The blue flu is a work stoppage by a group of employees who are prohibited by law from calling a standard labor-union-type strike. Instead of striking, employees conspire to call in sick on the same day or days to voice a protest or win some type of concession. Since this tactic was initially used by uniformed police officers, it was given the label blue flu in reference to the most prevalent color of police uniforms. Other groups of employees who were faced with the same bans on striking as the police eventually adopted the same tactics. As a result, sickouts by employee groups other than police officers are often identified as the blue flu.

Workers have used strikes — the most common type of work stoppage — to win concessions from employers for centuries. Early strikes were declared illegal in many countries, and were quickly and forcefully disbanded. During the industrial revolution of the 18th and 19th centuries, however, strikes became increasingly recognized as legal as organized labor began flexing its muscle. Picket lines became familiar sights as the strike grew into a major weapon in collective-bargaining negotiations. Union leaders increasingly threatened or called strikes to demand — and win — better working conditions, higher wages, and improved collective-bargaining agreements.

A police officer's badge.
A police officer's badge.

Strikes continue to be illegal for many groups of workers in the United States. All employees of the federal government are prohibited from striking by federal law — 5 USC 7311 - Sec. 7311 — and are required to acknowledge that fact in writing before they are hired. President Ronald Reagan fired all federal air traffic controllers in 1981 for failing to report for work after engaging in an illegal strike. In 1967, the state of New York enacted the Public Employees Fair Employment Act, also known as the Taylor Act, which prohibits public employees from striking. Some states, including Iowa and Florida, also ban public school teachers from striking.

*Provided material*
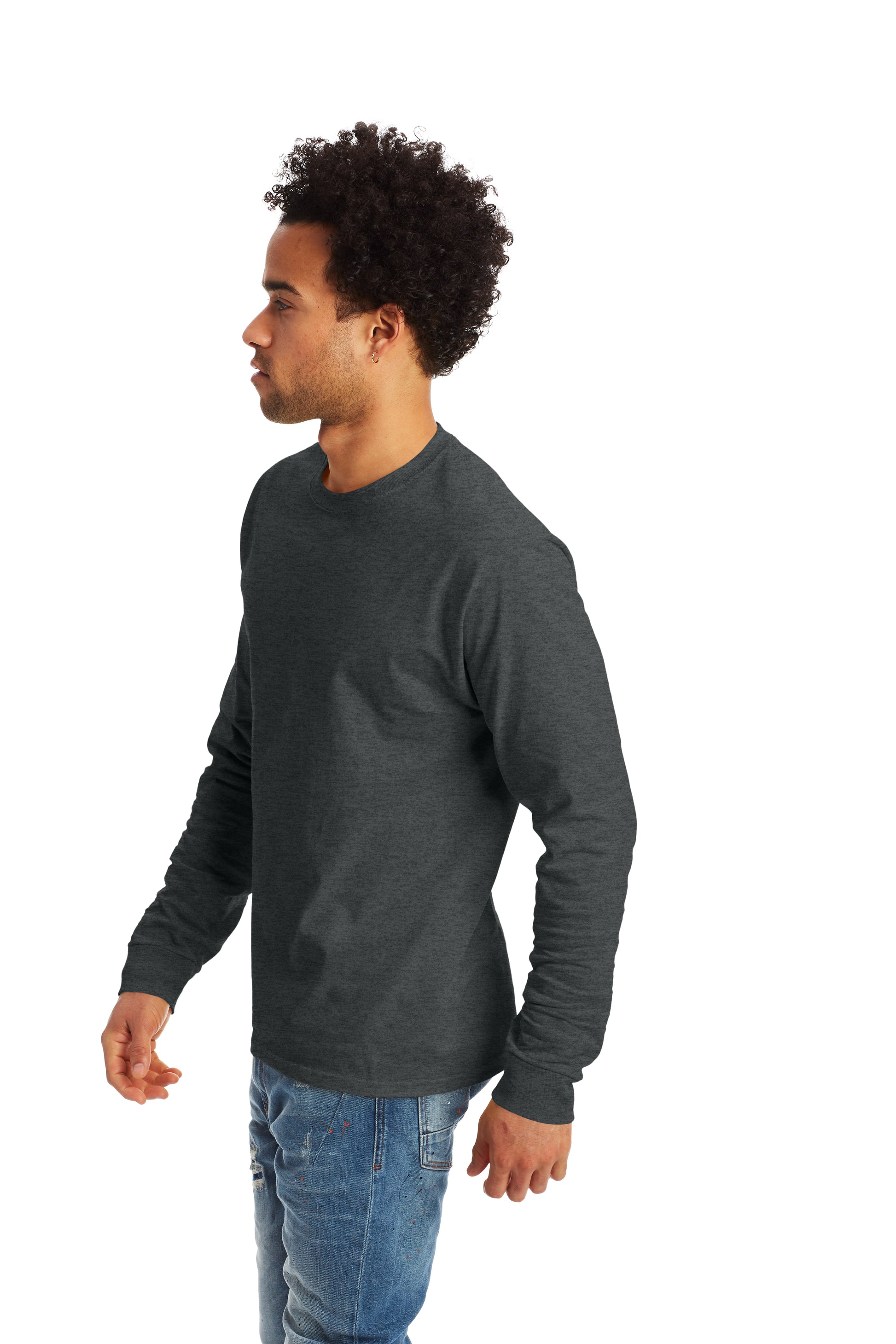 Authentic Long Sleeve Tee - Charcoal Heather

*To do*
a - List every U.S. state named in the passage on the blue flu.
b - Go on with the passage on the blue flu, starting after its final sentence.

*Outputs by task*
a - New York, Iowa, Florida

b -
A police officer.
A police officer.

Workers who lack the leverage to strike in order to negotiate improved working conditions, wages, and contracts — and who resort to falsely calling in sick as a group, or calling a sickout — are said to have the blue flu. The courts have ruled both for and against whether blue flu cases constitute actual strikes. In some instances, the blue flu has called attention to situations that have been resolved to both parties' satisfaction through arbitration and mediation.

Discussion Comments

mrwormy

I don't mind hearing about a little blue flu from time to time, but not when it puts people's lives in danger. I remember when federal air traffic controllers tried to go on strike back in the 80s. The thought of public servants like police officers or nurses or prison guards coming down with blue flu does concern me, even if I agree with their issues.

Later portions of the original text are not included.